Logo Questions Linux Laravel Mysql Ubuntu Git Menu
 

Hash a Range of Values

I know that I can hash singular values as keys in a dict. For example, I can hash 5 as one of the keys in a dict.

I am currently facing a problem that requires me to hash a range of values.

Basically, I need a faster way to to do this:

if 0 <= x <= 0.1:
    # f(A)
elif 0.1 <= x <= 0.2:
    # f(B)
elif 0.2 <= x <= 0.3:
    # f(C)
elif 0.3 <= x <= 0.4:
    # f(D)
elif 0.4 <= x <= 0.5:
    # f(E)
elif 0.5 <= x <= 0.6:
    # f(F)

where x is some float parameter of arbitrary precision.
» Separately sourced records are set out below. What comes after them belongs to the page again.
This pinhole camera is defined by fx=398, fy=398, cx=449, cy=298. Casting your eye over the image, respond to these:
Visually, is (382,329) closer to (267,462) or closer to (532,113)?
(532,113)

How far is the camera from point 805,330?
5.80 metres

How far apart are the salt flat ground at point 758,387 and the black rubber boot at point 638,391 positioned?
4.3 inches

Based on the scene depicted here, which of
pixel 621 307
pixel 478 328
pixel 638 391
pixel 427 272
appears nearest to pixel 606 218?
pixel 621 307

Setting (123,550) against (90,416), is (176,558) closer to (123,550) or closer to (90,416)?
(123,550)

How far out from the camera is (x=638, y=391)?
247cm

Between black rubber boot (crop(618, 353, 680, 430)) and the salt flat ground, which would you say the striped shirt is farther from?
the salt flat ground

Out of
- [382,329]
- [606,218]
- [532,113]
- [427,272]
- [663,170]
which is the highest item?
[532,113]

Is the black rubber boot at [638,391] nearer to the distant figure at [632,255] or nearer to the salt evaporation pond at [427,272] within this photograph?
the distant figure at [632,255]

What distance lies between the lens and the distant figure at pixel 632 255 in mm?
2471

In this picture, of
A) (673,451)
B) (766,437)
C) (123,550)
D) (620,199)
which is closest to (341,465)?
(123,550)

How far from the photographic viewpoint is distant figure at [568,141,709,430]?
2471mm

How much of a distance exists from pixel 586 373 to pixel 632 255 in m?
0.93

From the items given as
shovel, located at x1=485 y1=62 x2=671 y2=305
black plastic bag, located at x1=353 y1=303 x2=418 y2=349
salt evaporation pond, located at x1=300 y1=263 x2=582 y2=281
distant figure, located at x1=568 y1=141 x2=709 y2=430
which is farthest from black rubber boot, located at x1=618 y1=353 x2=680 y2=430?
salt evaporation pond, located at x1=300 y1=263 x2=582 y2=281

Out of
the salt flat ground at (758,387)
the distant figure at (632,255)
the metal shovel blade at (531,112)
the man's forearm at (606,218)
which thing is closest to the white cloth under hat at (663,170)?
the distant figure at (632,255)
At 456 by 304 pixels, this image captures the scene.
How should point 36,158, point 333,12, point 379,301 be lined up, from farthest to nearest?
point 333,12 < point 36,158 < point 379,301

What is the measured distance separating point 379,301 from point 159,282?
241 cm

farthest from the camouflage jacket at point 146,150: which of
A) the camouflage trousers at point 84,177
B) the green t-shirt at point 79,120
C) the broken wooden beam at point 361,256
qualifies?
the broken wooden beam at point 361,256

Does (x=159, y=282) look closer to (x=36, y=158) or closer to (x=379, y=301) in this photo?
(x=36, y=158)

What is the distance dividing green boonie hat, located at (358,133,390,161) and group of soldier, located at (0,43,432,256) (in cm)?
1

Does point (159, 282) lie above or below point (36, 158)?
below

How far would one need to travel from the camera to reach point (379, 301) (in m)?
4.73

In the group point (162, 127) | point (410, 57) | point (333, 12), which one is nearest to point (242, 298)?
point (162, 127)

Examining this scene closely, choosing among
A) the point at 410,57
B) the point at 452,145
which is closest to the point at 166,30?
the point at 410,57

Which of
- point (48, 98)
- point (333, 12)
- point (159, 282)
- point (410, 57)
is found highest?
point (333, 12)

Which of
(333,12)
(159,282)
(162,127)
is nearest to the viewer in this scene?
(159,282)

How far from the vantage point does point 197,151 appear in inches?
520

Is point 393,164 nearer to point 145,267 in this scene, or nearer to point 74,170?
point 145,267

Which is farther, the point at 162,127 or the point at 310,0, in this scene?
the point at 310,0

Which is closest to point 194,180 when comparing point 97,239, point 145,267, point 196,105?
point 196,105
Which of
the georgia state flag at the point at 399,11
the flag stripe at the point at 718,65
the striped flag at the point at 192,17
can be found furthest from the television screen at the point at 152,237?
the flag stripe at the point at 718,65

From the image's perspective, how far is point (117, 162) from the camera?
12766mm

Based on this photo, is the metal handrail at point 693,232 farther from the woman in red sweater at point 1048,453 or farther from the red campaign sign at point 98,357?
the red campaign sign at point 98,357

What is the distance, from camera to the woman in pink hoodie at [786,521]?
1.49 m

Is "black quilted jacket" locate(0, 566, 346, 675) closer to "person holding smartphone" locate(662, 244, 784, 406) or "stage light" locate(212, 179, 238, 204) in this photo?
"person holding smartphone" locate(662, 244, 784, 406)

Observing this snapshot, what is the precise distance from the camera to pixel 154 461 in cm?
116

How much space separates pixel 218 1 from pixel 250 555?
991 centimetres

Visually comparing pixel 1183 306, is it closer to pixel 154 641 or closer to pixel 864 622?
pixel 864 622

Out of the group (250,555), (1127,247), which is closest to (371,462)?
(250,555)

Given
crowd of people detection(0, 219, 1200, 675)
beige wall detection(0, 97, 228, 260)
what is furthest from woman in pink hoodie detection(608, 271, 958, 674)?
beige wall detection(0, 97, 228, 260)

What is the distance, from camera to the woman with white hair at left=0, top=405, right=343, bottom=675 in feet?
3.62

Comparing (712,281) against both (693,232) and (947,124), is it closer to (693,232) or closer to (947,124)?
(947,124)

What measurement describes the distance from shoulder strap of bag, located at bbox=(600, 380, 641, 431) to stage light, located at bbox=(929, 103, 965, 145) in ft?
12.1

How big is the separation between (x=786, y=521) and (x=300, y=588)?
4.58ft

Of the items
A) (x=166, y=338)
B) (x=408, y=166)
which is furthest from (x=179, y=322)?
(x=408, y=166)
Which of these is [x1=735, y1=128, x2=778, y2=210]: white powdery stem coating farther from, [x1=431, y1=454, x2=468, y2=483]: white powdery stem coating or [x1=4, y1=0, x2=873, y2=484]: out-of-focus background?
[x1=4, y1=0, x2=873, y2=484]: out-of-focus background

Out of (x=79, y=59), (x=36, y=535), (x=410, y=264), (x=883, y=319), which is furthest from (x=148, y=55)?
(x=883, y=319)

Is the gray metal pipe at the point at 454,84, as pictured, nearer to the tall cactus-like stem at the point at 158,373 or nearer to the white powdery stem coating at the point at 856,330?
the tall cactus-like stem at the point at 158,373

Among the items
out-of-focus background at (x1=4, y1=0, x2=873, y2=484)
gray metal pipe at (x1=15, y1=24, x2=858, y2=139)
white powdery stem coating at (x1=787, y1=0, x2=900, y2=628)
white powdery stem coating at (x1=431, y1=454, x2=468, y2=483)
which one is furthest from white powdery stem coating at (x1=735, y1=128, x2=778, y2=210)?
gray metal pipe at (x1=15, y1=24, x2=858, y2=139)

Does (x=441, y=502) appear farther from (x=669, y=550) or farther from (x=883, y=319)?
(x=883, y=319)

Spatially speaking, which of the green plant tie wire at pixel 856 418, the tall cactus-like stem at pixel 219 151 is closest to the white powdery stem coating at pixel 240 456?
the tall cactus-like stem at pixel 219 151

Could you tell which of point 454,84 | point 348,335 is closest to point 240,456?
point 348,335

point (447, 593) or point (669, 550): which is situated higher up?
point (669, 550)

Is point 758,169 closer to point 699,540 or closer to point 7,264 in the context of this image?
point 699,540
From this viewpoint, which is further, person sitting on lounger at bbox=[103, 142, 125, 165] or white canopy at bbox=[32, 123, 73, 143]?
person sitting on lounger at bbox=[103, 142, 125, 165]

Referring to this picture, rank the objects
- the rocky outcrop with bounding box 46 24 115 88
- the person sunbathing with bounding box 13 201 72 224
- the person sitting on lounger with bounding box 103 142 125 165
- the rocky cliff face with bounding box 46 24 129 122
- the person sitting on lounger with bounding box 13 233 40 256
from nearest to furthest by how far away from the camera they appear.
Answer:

The fastest way I can think of is hashing, but here's the problem: I can use (0.1, 0.2) as a key, but that still is going to cost me O(n) runtime and is ultimately no better than the slew of elifs (I would have to iterate over the keys and check to see if key[0] <= x <= key[1]).

Is there a way to hash a range of values so that I can check the hash table for0.15 and still get #execute B?

If such a hashing isn't possible, how else might I be able to improve the runtime of this? I am working with large enough data sets that linear runtime is not fast enough.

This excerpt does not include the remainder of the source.